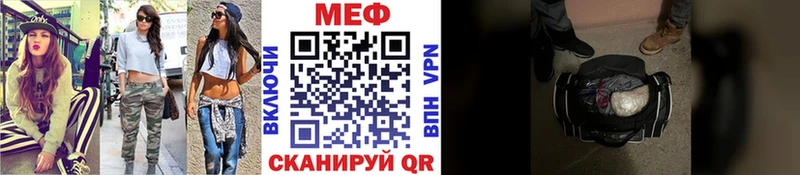 Меф кристаллы  закладки  blacksprut ссылки  Славгород 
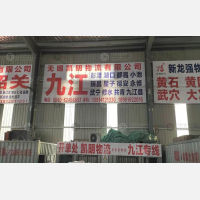 无锡到江西九江柴桑区专线,无锡到江西九江柴桑区直达线路,无锡到江西九江柴桑区中转线路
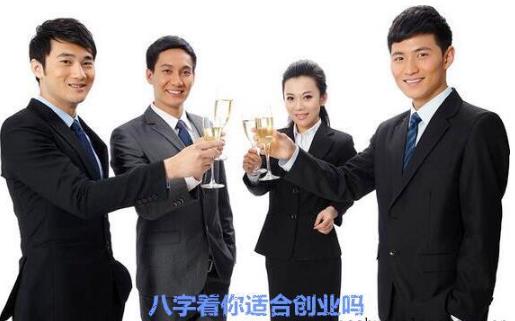 生辰看你适合创业吗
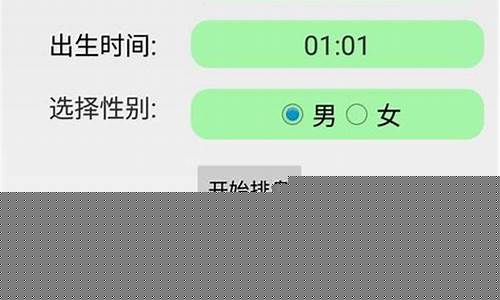 周易免费算命算卦,算命算卦算八字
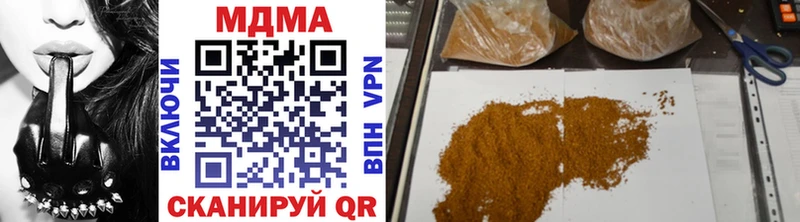 MDMA VHQ  закладка  площадка формула  Белогорск  kraken маркетплейс 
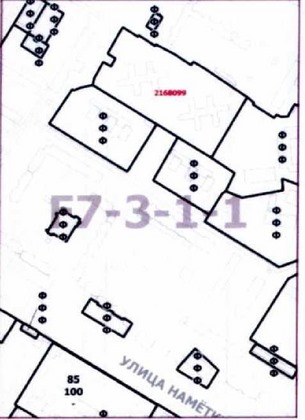 Постановление Правительства Москвы от 01.06.2021 N 780-ПП "О внесении изменений в постановление Правительства Москвы от 28 марта 2017 г. N 120-ПП"
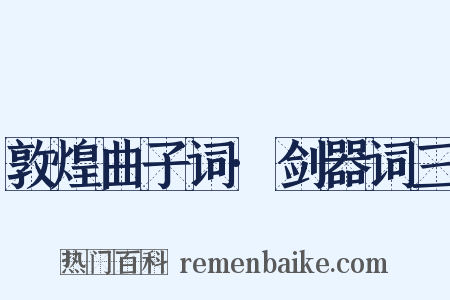 敦煌曲子词·剑器词三是什么意思的图片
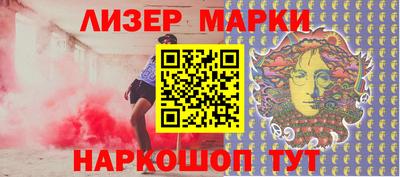 mdpv Свободный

•••

— What to produce —
Leave out the pictures and return the listing exactly.

— Solution to the problem —
 Меф кристаллы  закладки  blacksprut ссылки  Славгород 
 无锡到江西九江柴桑区专线,无锡到江西九江柴桑区直达线路,无锡到江西九江柴桑区中转线路
 生辰看你适合创业吗
 周易免费算命算卦,算命算卦算八字
 MDMA VHQ  закладка  площадка формула  Белогорск  kraken маркетплейс 
 Постановление Правительства Москвы от 01.06.2021 N 780-ПП "О внесении изменений в постановление Правительства Москвы от 28 марта 2017 г. N 120-ПП"
 敦煌曲子词·剑器词三是什么意思的图片
 mdpv Свободный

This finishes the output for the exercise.